How to Pay for Grad School While Working Full-Time
Have you considered studying for an advanced degree while continuing to work full-time? Grad school can be an opportunity to gain new skills, improve earning potential, and open up new job opportunities. But for many professionals, leaving the workforce to study full-time is an expensive commitment.
Tuition can be costly on its own. When you factor in a loss of income and years of experience, it’s hard to justify leaving a job to attend grad school.
Luckily, you don’t have to put your salary on hold to further your education.
Before you commit your hard-earned cash, make sure you follow these tips for a debt-free degree.
Choose a Program You Can Afford
The first step to paying for grad school is researching your options. You’ll be surprised at how much the same degree can cost at two different schools. When I was looking into online MBA programs, the average private school tuition was around $90,000. The same course load at nearby public schools was about $30,000–up to 3 times cheaper!
Most accredited colleges offer a similar quality of education and excellent professors, regardless of price. Therefore, if your primary goal is to gain new knowledge and skills, it’s likely that the less expensive school is a better option for you.
Conversely, if you are concerned with school reputation, consider the value you will gain from the investment. It is possible that having access to an elite alumni network and a “name-brand” degree on your resume will enhance your future employment options.
With an online degree program, you will be less likely to make personal connections while obtaining your degree. Interacting with classmates in a virtual setting makes it harder to form long-lasting relationships. This factor makes a less expensive degree more attractive for online programs.
While analyzing your options, be sure to look at the number of courses that are required for degree completion. This will affect the overall cost of the program, and the time it will take you to complete it.
Time is money, so weigh your options carefully!
Consider Degree Impact on Earning Potential
Determining the payback period for your degree can help you decide if it is worth the cost. In the example below, School 2 is more expensive than School 1 but offers a higher salary upon completion of the program.
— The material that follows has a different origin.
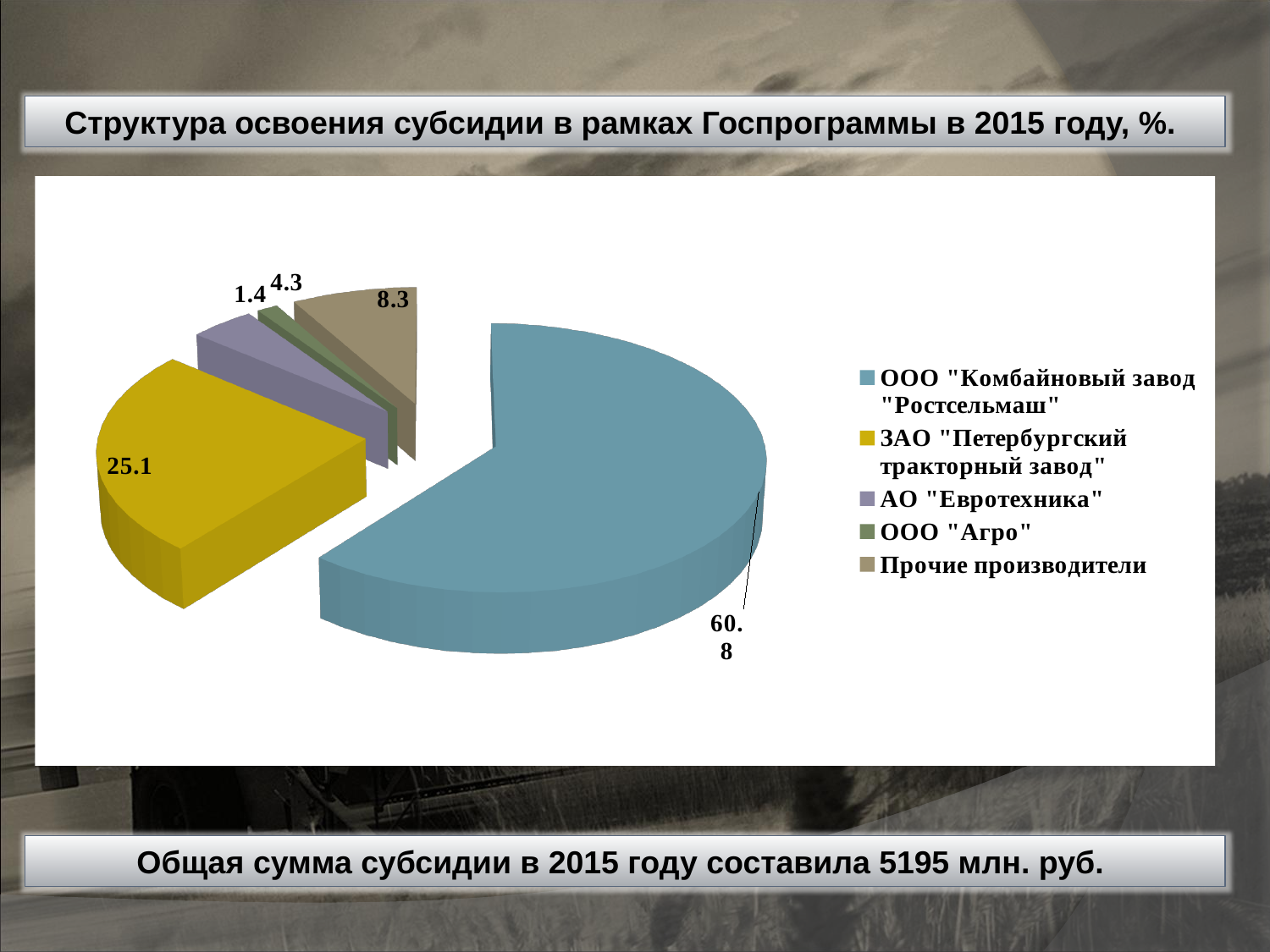
What kind of chart is shown on the slide? Pie chart Which category has the largest slice of the pie? ООО "Комбайновый завод "Ростсельмаш"" What is the smallest value labelled on the pie chart? 1.4 Which category has the smallest slice of the pie? ООО "Агро" What value is shown for Прочие производители? 8.3 Which is larger: the slice for Прочие производители or the slice for ЗАО "Петербургский тракторный завод"? ЗАО "Петербургский тракторный завод" How many entries does the legend list? 5 What is the difference between the values for ООО "Комбайновый завод "Ростсельмаш"" and ЗАО "Петербургский тракторный завод"? 35.7 What is the title of the chart on the slide? Структура освоения субсидии в рамках Госпрограммы в 2015 году, %. What value is shown for ЗАО "Петербургский тракторный завод"? 25.1 How many slices does the pie chart have? 5 What value is shown for ООО "Комбайновый завод "Ростсельмаш""? 60.8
It would take longer to earn back the money spent on the degree if the student chose School 2.
However, the student should also consider the long-term value of the investment — even though School 2 has a longer payback period, it might continue to earn more money over the student’s lifetime. If the student kept the same income for the next 20 years, attending School 2 would provide $400,000 more.
A big reward for the up-front investment!
In many industries, earning an advanced degree is not guaranteed to result in a raise. Do some research on websites like Glassdoor or PayScale and talk to people in your field to determine how the degree will impact your income.
(Tip: PayScale has a feature that can estimate your potential income if certain factors are changed, such as education and years of experience.)
Utilize Tuition Reimbursement
One advantage of working full time while studying is that many employers offer tuition reimbursement. Take a look at your company’s HR policy and find out if you qualify.
If you are in the market for a new job, tuition reimbursement could be a factor that you consider in the benefits package.
Make sure you thoroughly read and understand the terms of your company’s policy. The following are aspects to be aware of if you are going to utilize tuition reimbursement:
- Policy coverage. In addition to tuition, grad school often comes with payments for books, fees, applications, school supplies, test scores, a laptop, and more.
- The monetary limit on the reimbursement policy, and when it would max out (each school year, calendar year, or fiscal year).
- If you will receive the funds before or after the start of each class
- Requirements for the grades you need to receive in your courses and any requirements for your performance management score at work.
- Whether or not you will owe money back if you choose to leave the company.
- Tax implications. Can you deduct tuition payments? Will the money provided to you from your employer count as taxable income? (In 2020, any payments from your employer over $5,250 count as federal taxable income.)
Tuition reimbursement can be an incredible resource to obtain a low-cost degree while working full time. Make sure you fully understand how it works.
Establish a Sinking Fund to Save for College Expenses
Once you have been accepted to a program, it’s time to pay for it. This strategy will make it as painless as possible.
Start by estimating how much your courses will cost every year (recalculate each year if things change). Add up the cost of tuition, fees, books, and supplies for the year. Then, subtract the amount that your employer will reimburse.
Take this number and divide it by the number of paychecks you receive in a year. That will tell you how much money you need to set aside from each paycheck to afford the classes.
If you absolutely cannot afford to save this amount per paycheck, you may need to take out a student loan. This is a cause to reconsider the value of the degree — is it really worth going into debt? Debt adds interest payments, increases risk, and reduces future flexibility in your budget.
Once you know how much you need to save per paycheck, establish a place to keep the money that you will not be likely to touch it. Open up a new savings account or a “bucket” to set aside the funds. Set up an automatic transfer to send the required amount to this account every time you get paid.
With this method, you have established a “sinking fund” to save for college expenses. You might need to initially add some cash into the account to cover up-front costs, but then it should continue to accrue the money that you need to cover your payments while you are in school. Every few months, re-evaluate to make sure you are saving enough money, and this account is fully funded.
And that’s it! A simple way to cash-flow your college expenses.